In late June 1861, the 20th Ohio Volunteer Infantry Regiment (3 Months) led by Col. Thomas Morton was headquartered at Fairmont, Virginia along the Tygart River and Baltimore & Ohio Railroad in Marion County. Its mission was to protect that strategically important railway connecting Washington, DC with the Midwestern states.
Company I of the 20th Ohio was stationed in the town of Mannington, approximately 13 miles west of Fairmont along the B&O Railroad. Its commanding officer, Capt. David F. Cable, had received several reports from “persons of the highest respectability” that a group of rebels were camped at Coon’s Creek (or Coon Run) and assembled for drill at the residence of a man named Peter Baker Righter, a well-known secessionist, near the Marion/Harrison County line.
Peter B. Righter and John Righter lived on either side of Coon Run in what is today the community of Francis, two miles east of West Fork River and the town of Enterprise in Marion County. Peter B. Righter was a wealthy farmer, and his son John would become a Confederate captain commanding Company No. 4 of the Virginia State Rangers in 1862 (he later commanded Company D, 19th Virginia Cavalry in 1863). But in that early summer of 1861, his troop was an ill-trained local militia.
On June 20th, Capt. Cable took a detachment of 27 men to Shinnston, approximately 13.5 miles south of Fairmont along the West Fork River in Harrison County. There they found several local guides to lead them to Righter’s farm. Cable left ten men in Shinnston as a guard and apparently rejected assistance from the local Unionist Home Guard. At around 3am on the morning of Friday, June 21st, Capt. Cable, 17 of his men, and two or three locals arrived at Righter’s House.

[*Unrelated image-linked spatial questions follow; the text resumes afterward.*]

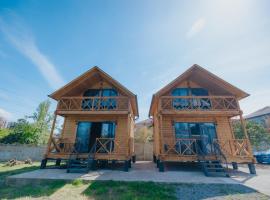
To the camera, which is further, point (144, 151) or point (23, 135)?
point (23, 135)

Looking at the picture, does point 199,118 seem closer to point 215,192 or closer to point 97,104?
point 215,192

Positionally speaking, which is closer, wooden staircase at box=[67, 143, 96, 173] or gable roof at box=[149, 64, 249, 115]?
wooden staircase at box=[67, 143, 96, 173]

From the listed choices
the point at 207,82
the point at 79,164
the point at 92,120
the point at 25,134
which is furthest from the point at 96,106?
the point at 25,134

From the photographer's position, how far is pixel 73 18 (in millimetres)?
8172

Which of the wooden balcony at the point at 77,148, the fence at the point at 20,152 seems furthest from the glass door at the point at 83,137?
the fence at the point at 20,152

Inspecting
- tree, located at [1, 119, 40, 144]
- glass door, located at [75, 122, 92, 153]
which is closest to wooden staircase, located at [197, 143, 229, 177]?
glass door, located at [75, 122, 92, 153]

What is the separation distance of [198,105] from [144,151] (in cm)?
836

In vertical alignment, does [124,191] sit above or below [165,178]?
below

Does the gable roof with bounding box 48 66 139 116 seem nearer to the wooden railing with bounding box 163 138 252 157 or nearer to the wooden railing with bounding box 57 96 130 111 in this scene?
the wooden railing with bounding box 57 96 130 111

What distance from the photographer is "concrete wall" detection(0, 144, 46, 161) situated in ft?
47.4

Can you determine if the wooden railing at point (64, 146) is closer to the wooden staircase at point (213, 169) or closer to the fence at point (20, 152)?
the fence at point (20, 152)

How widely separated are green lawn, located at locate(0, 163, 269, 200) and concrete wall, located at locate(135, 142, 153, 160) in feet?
32.4

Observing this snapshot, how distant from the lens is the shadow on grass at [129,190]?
464 cm

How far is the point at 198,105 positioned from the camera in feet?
32.4
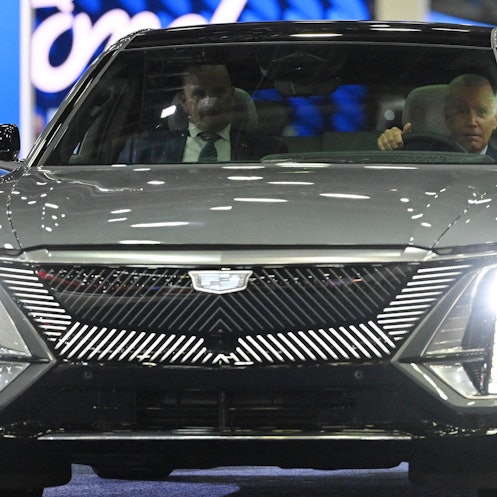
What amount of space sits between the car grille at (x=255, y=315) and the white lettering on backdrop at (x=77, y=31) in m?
8.94

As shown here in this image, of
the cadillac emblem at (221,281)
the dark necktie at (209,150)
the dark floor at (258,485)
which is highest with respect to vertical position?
the dark necktie at (209,150)

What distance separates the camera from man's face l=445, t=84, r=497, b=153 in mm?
5305

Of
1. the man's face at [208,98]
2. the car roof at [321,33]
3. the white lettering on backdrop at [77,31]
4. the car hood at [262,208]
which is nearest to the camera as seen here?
the car hood at [262,208]

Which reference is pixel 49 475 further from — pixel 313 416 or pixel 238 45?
pixel 238 45

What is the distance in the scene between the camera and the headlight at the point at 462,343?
3.87m

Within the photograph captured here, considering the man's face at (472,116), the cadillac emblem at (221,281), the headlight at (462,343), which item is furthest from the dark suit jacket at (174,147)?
the headlight at (462,343)

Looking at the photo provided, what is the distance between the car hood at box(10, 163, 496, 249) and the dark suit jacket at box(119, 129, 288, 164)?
51 centimetres

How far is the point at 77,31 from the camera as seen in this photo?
12.9m

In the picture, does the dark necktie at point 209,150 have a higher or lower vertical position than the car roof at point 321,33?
lower

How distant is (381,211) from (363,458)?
65 centimetres

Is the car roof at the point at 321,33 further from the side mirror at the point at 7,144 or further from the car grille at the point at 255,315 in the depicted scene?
the car grille at the point at 255,315

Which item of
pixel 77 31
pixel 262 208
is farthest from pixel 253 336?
pixel 77 31

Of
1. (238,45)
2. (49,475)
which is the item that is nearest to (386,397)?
(49,475)

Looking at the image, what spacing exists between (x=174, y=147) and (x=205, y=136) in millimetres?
121
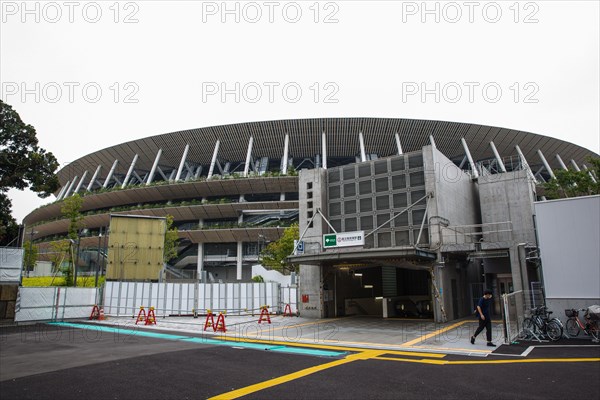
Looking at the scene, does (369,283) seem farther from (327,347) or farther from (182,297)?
(327,347)

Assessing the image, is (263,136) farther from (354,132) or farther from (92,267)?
(92,267)

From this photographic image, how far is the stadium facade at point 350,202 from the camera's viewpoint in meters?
24.3

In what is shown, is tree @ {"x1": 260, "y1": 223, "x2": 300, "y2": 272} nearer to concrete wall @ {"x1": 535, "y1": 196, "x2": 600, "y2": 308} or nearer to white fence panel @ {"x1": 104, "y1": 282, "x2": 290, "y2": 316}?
white fence panel @ {"x1": 104, "y1": 282, "x2": 290, "y2": 316}

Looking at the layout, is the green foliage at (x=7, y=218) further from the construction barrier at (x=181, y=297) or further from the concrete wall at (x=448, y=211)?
the concrete wall at (x=448, y=211)

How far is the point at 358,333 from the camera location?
18.6 metres

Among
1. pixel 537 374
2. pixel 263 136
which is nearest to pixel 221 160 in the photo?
pixel 263 136

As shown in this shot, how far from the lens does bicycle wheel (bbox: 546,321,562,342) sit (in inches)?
597

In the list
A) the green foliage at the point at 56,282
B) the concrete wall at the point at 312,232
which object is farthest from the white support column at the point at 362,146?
the green foliage at the point at 56,282

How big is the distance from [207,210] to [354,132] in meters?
23.6

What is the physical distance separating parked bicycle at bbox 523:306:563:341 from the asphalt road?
0.88 metres

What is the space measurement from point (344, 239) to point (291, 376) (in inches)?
563

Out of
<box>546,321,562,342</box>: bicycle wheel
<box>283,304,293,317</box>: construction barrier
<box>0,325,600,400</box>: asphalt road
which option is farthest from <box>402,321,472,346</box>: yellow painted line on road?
<box>283,304,293,317</box>: construction barrier

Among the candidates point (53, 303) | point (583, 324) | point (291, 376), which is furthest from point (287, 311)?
point (291, 376)

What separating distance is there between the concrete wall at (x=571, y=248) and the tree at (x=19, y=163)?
2471cm
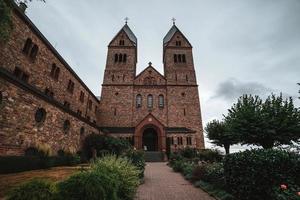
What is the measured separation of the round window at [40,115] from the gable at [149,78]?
24.0 metres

A guide approached the house and encountered a man on guard duty. Both returned to their respective sides and reported what they had seen. Capt. Cable arrayed his men in a semi-circle around the house and knocked on the door. Someone blew a horn, and firing erupted from the house and a nearby orchard. Several, including a local guide, John Nay, were wounded. Cable ordered his men to withdraw to a nearby house where he sent for reinforcements.
In a letter to the Wheeling Intelligencer, Capt. Cable said four of his men were severely wounded, and they killed four of the enemy and wounded six. He took seven prisoners. One of the prisoners, Banks Corbett (or Corban) was shot and killed trying to escape. When they returned to Righter’s House at daylight, it was abandoned. The Union soldiers confiscated anything of military value, then set fire to the house.
Like many early skirmishes, newspaper reports of the Action at Righter’s House were exaggerated and full of hearsay and inaccuracies. It was just one of many tragedies to play out in northwestern Virginia as neighbor turned against neighbor.